Pour un certain nombre de spécialiste, la commercialisation de ce nouveau test est très inquiétante. Ainsi, Dominique Bonneau, généticien au centre hospitalier universitaire d’Angers met en garde contre “des erreurs gravissimes que l’on pourrait commettre sur les foetus. Chacun d’entre nous est porteur de 100 à 200 mutations de séquences codantes de nos gènes” et ” dans la majorité des cas, ces mutations sont sans conséquence. Mais si ces tests sont en libre accès sans explication médicale sérieuse, la mise en évidence de ces mutations risque d’être mal interprétée. Plus aucune grossesse ne sera considérée comme normale! On trouvera des anomalies génétiques chez tous les foetus et on ne saura pas quoi faire“. 
La journaliste s’interroge alors: “même s’il n’y a pas d’incertitude sur le diagnostic, les parents pourront-ils choisir  en toute indépendance de mettre au monde un enfant malade?“. Pour Nicolas Journet, scénariste de 31 ans atteint d’une maladie génétique rare, le syndrome de Marfan, qui fragilise en priorité l’oeil, le squelette et le système cardio-vasculaire, “la question du choix est biaisée“. Prenant l’exemple des personnes trisomiques, il ajoute: “les parents savent que la société les accepte mal, que très peu de structures peuvent les prendre en charge.
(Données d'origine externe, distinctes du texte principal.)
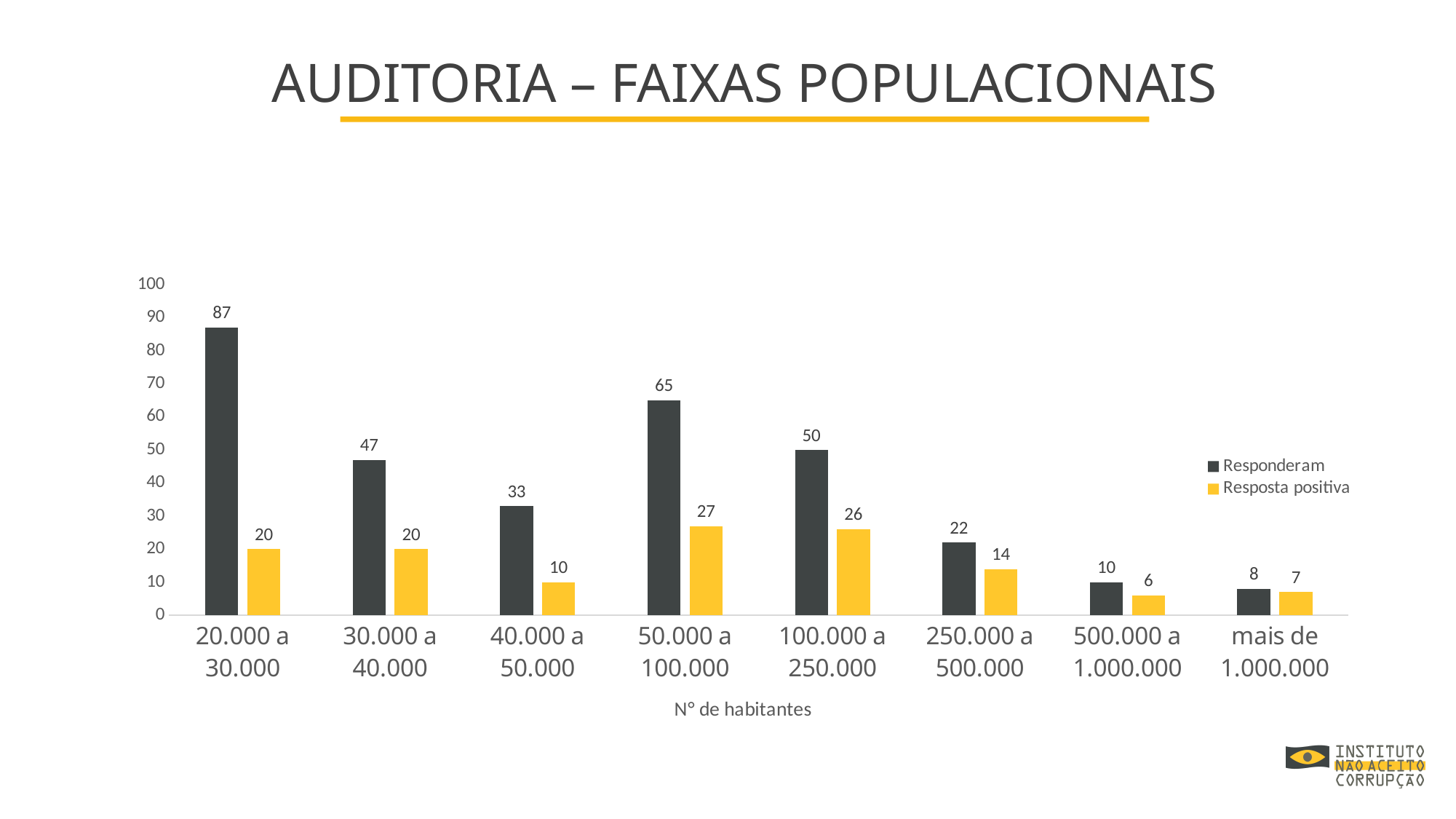
Which category has the highest Responderam value? 20.000 a 30.000 How many population categories are shown on the x axis? 8 What kind of chart is shown on the slide? bar chart What is the value of Resposta positiva for the 50.000 a 100.000 category? 27 What is the x-axis title of the chart? N° de habitantes Which category has the lowest Resposta positiva value? 500.000 a 1.000.000 What is the difference between Responderam and Resposta positiva for the 100.000 a 250.000 category? 24 How many series does the legend list? 2 Is the Responderam value for 40.000 a 50.000 greater or less than 40? less Which is larger: Responderam for 30.000 a 40.000 or Responderam for 50.000 a 100.000? 50.000 a 100.000 What is the value of Responderam for the 20.000 a 30.000 category? 87 What is the value of Responderam for the mais de 1.000.000 category? 8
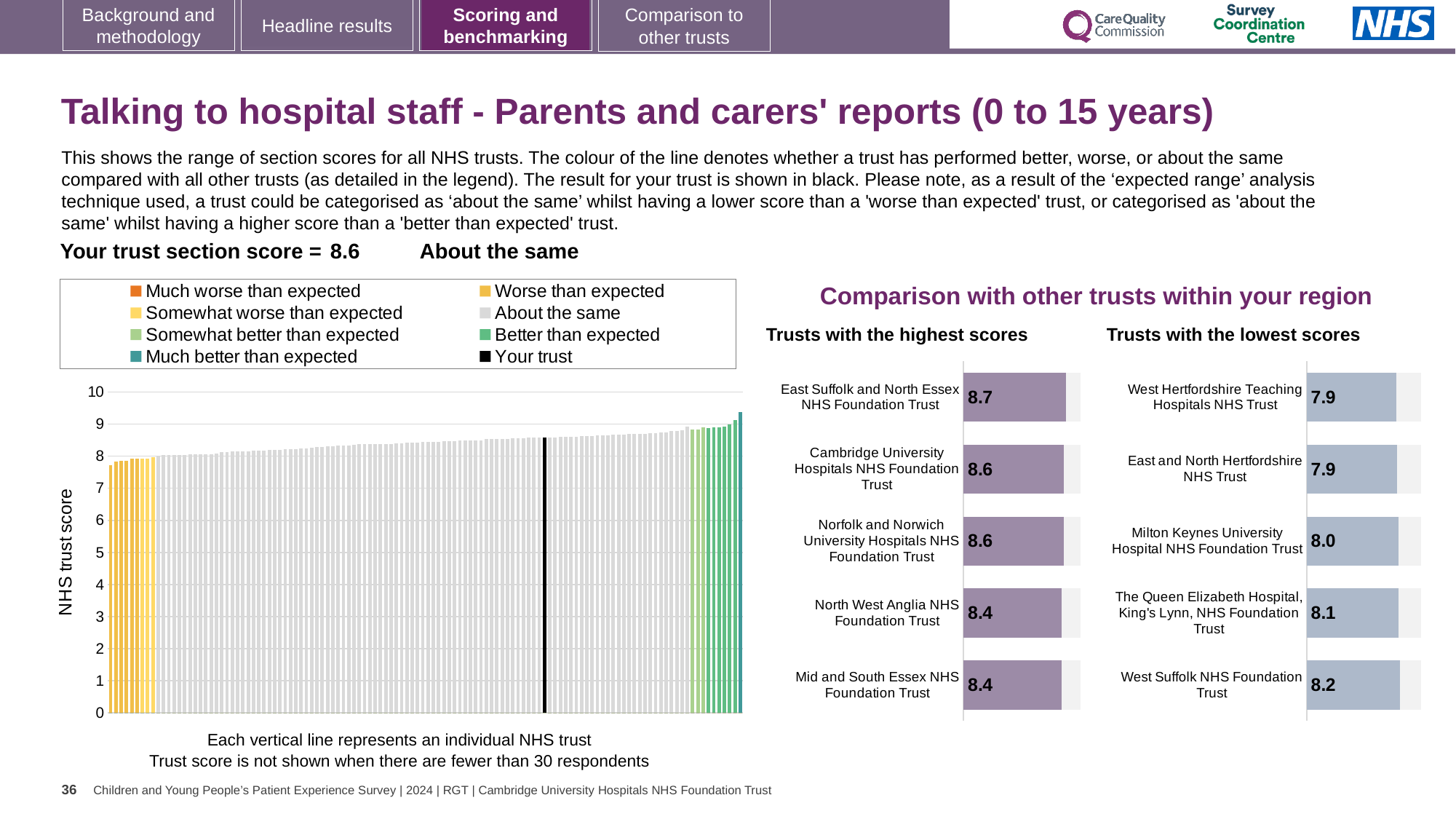
In the 'Trusts with the highest scores' chart, which has the larger score: North West Anglia NHS Foundation Trust or Cambridge University Hospitals NHS Foundation Trust? Cambridge University Hospitals NHS Foundation Trust How many entries does the legend of the NHS trust score chart on the left list? 8 How many trusts are listed in the 'Trusts with the highest scores' chart? 5 In the 'Trusts with the lowest scores' chart, what is the score for Milton Keynes University Hospital NHS Foundation Trust? 8.0 In the 'Trusts with the highest scores' chart, which trust has the highest score? East Suffolk and North Essex NHS Foundation Trust In the 'Trusts with the lowest scores' chart, which trust has the highest score shown? West Suffolk NHS Foundation Trust What kind of chart is the NHS trust score chart on the left of the slide? Bar chart In the 'Trusts with the highest scores' chart, what is the score for East Suffolk and North Essex NHS Foundation Trust? 8.7 In the 'Trusts with the highest scores' chart, what is the difference between the scores of East Suffolk and North Essex NHS Foundation Trust and Mid and South Essex NHS Foundation Trust? 0.3 In the NHS trust score chart on the left, is the value for the black 'Your trust' bar greater or less than 8? greater In the 'Trusts with the lowest scores' chart, what is the difference between the scores of West Suffolk NHS Foundation Trust and West Hertfordshire Teaching Hospitals NHS Trust? 0.3 In the NHS trust score chart on the left, do the values rise or fall from left to right along the x axis? Rise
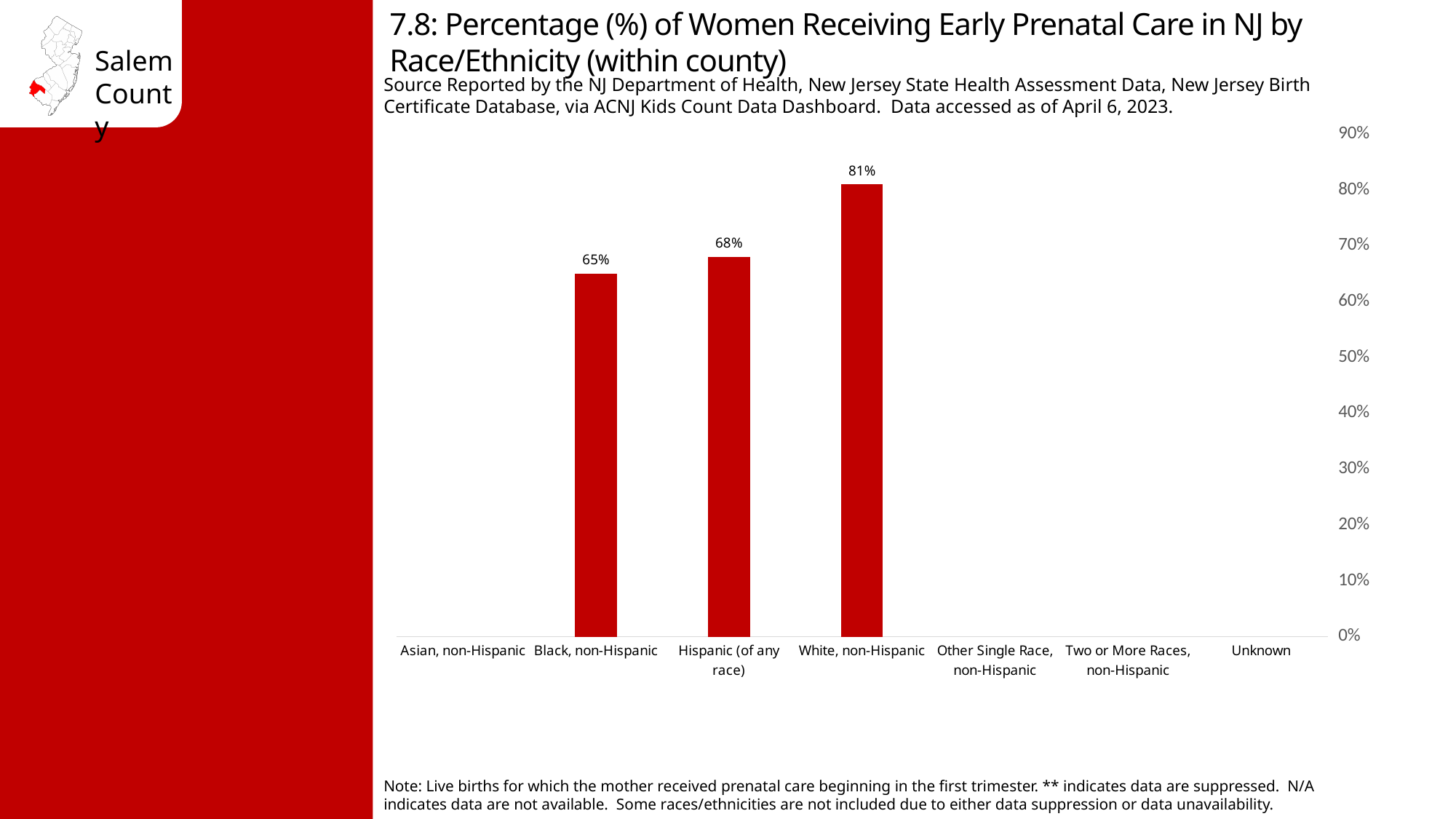
Among the categories with a plotted bar, which has the lowest percentage? Black, non-Hispanic What is the difference between the Hispanic (of any race) and Black, non-Hispanic values? 3% How many race/ethnicity categories are labeled on the x axis? 7 What percentage of Black, non-Hispanic women received early prenatal care? 65% What is the value shown for Hispanic (of any race)? 68% What kind of chart is shown on the slide? Bar chart Which race/ethnicity category has the highest percentage of women receiving early prenatal care? White, non-Hispanic What is the difference between the White, non-Hispanic and Black, non-Hispanic percentages? 16% What is the highest value shown on the y axis? 90% Is the value for White, non-Hispanic greater or less than 70%? greater Which is larger, the value for Hispanic (of any race) or for Black, non-Hispanic? Hispanic (of any race) What percentage is shown for White, non-Hispanic women? 81%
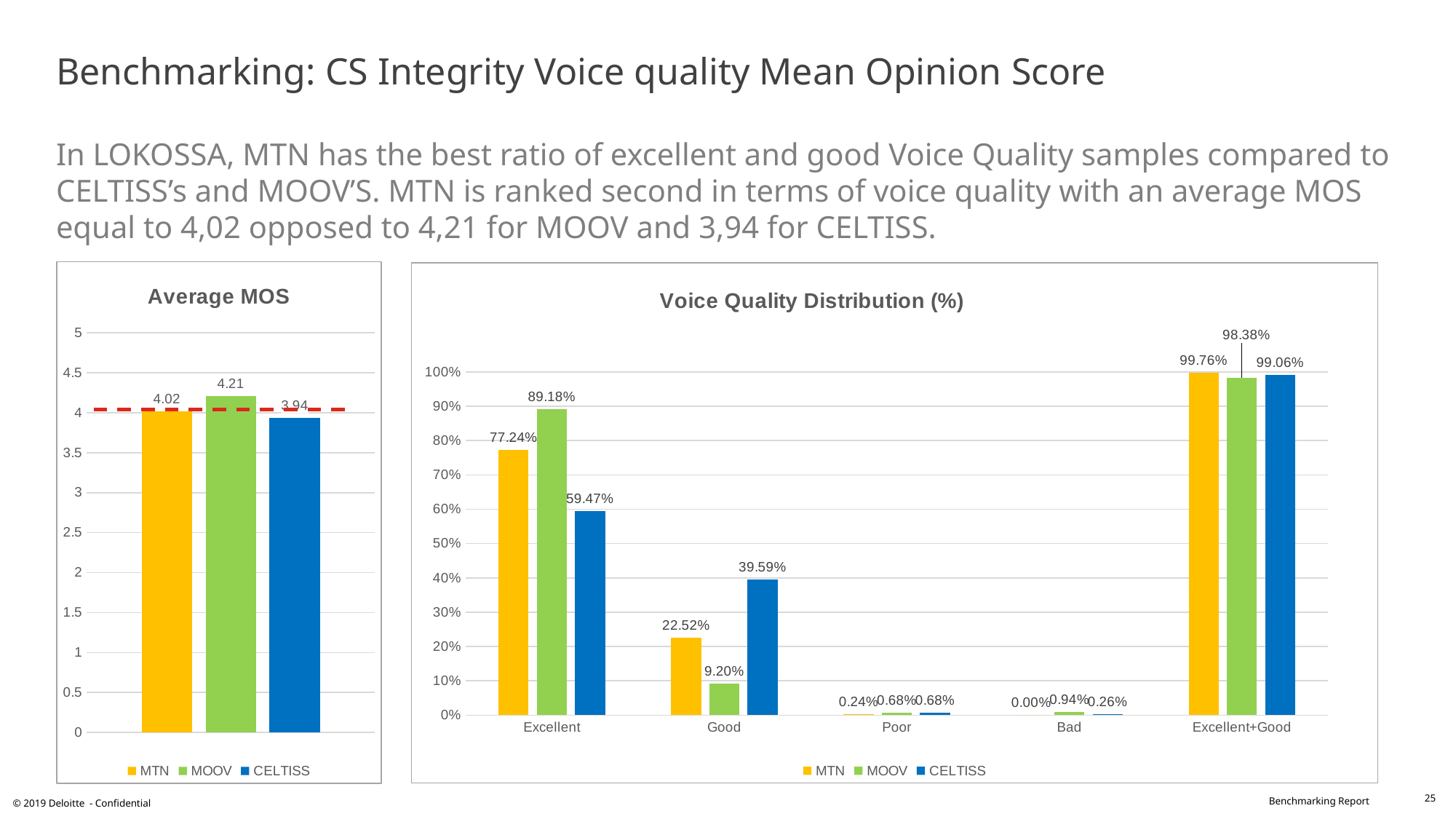
In the Average MOS chart, which operator has the lowest average MOS? CELTISS In the Voice Quality Distribution (%) chart, what is the CELTISS value for Excellent? 59.47% In the Average MOS chart, what is the difference between the MOOV and MTN values? 0.19 In the Voice Quality Distribution (%) chart, what is the MOOV value for Bad? 0.94% In the Voice Quality Distribution (%) chart, what is the MTN value for Good? 22.52% In the Average MOS chart, how many series does the legend list? 3 What kind of chart is the Voice Quality Distribution (%) chart? Bar chart In the Voice Quality Distribution (%) chart, how many categories are shown on the x axis? 5 In the Voice Quality Distribution (%) chart, what is the difference between the MTN and MOOV values for Excellent+Good? 1.38% In the Average MOS chart, what is the value for MOOV? 4.21 In the Voice Quality Distribution (%) chart, which operator has the highest value for Excellent? MOOV In the Voice Quality Distribution (%) chart, which is larger for Good: MOOV or CELTISS? CELTISS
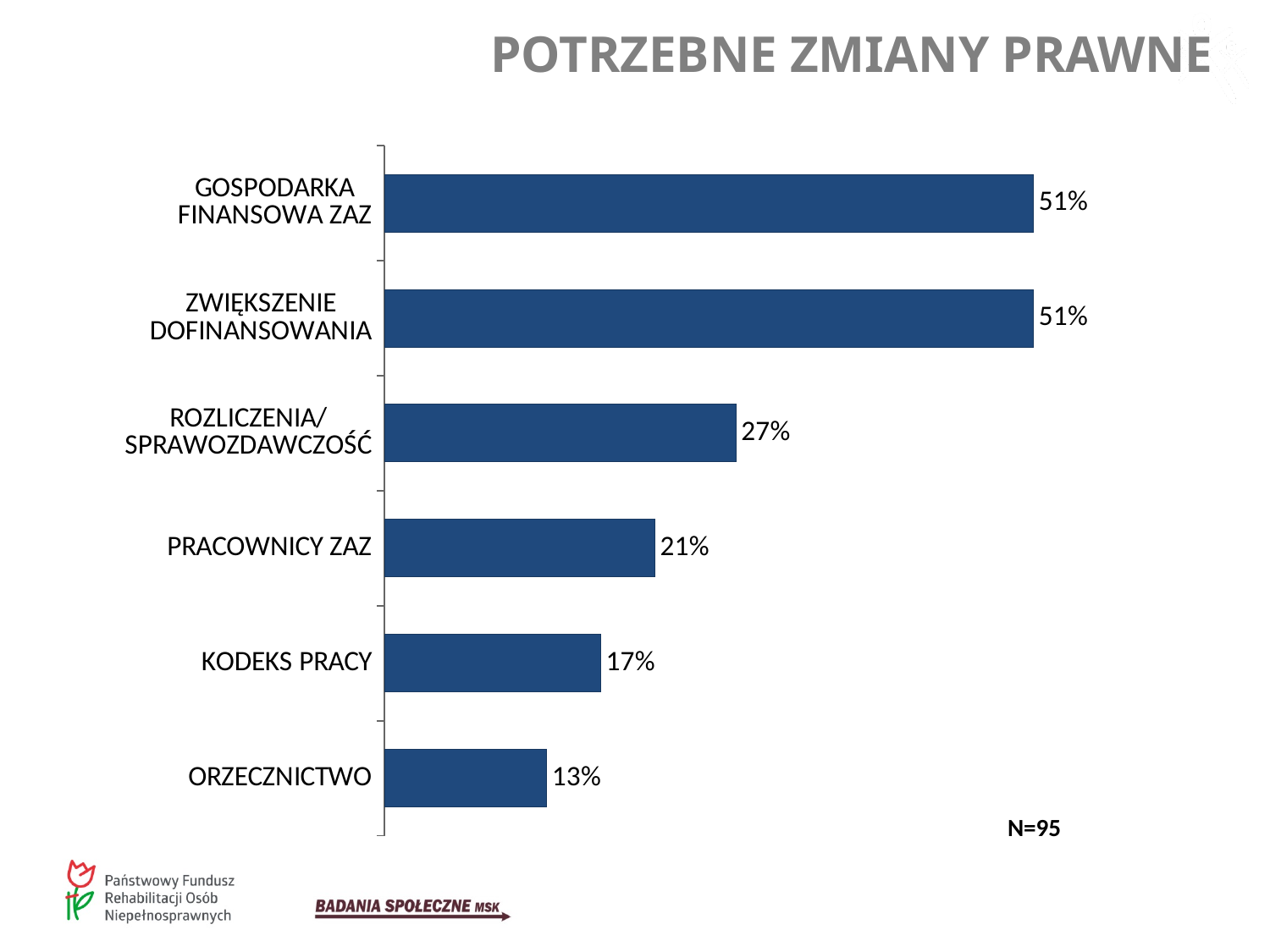
What is the value for KODEKS PRACY? 17% What kind of chart is shown on the slide? Bar chart Which is larger, the value for KODEKS PRACY or the value for ORZECZNICTWO? KODEKS PRACY What is the value for ORZECZNICTWO? 13% What is the value for GOSPODARKA FINANSOWA ZAZ? 51% What is the value for ROZLICZENIA/ SPRAWOZDAWCZOŚĆ? 27% Which category has the lowest value? ORZECZNICTWO What is the title of the slide? POTRZEBNE ZMIANY PRAWNE How many categories are shown in the chart? 6 What is the difference between the values for PRACOWNICY ZAZ and KODEKS PRACY? 4% What is the difference between the values for ZWIĘKSZENIE DOFINANSOWANIA and ROZLICZENIA/ SPRAWOZDAWCZOŚĆ? 24% What is the value for PRACOWNICY ZAZ? 21%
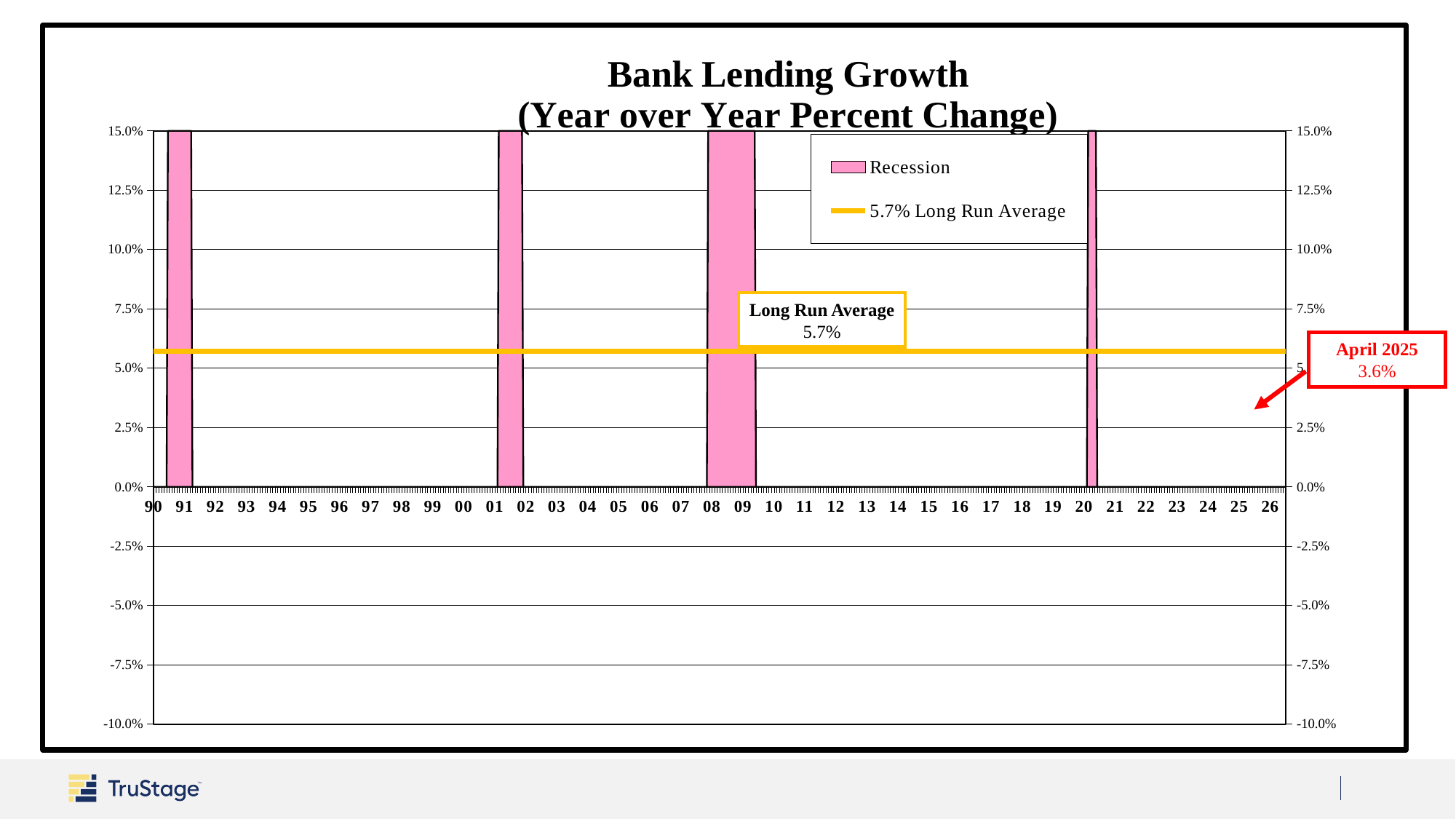
What value does the chart annotation give for April 2025? 3.6% Is the April 2025 value greater or less than 5.0%? less Which is larger: the April 2025 value or the long run average? Long run average What is the lowest value shown on the vertical axis? -10.0% What is the title of the chart? Bank Lending Growth (Year over Year Percent Change) By how many percentage points is the April 2025 value below the 5.7% long run average? 2.1 percentage points How many shaded recession periods are shown on the chart? 4 What colour are the recession bars on the chart? Pink How many entries does the chart's legend list? 2 Is the long run average line greater or less than 5.0%? greater What is the highest value shown on the vertical axis? 15.0% What is the long run average value shown on the chart? 5.7%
En fait ce n’est pas un choix!“. Ces nouveaux tests posent une question, celle de “la normalité, de l’acceptation du handicap et de la maladie”. Enfin, il précise qu'”avec ces tests, c’est comme si les médecins n’étaient plus dans le soin des malades, mais dans le tri“. 

 

Jean-Marie Le Méné, président de la Fondation Jérôme Lejeune qui finance la recherche thérapeutique de la trisomie 21, s’insurge: “quel est le but de ces nouveaux tests? Aboutir à ‘zéro triso’ ?“. Pour jean-Marie Le Méné, ce nouveau test “est un faux progrès. L’issue du dépistage est l’élimination. C’est de l’acharnement à faire en sorte que ces enfants ne naissent pas. Ce n’est pas glorieux dans une société qui se gargarise de respecter les différences et d’aider les plus faibles“. De même, Jacques Testart, biologiste qui a permis la naissance du premier bébé éprouvette en 1982 “se désole de ‘la marche implacable vers l’eugénisme‘ “et précise que “l’on va vers une humanité à façon, compétitive, productive et pas humaniste“. 

Pour la journaliste, “ces interrogations montrent qu’un débat national sur ces tests est indispensable, ainsi qu’un encadrement très strict de leur usage pour éviter les dérives“.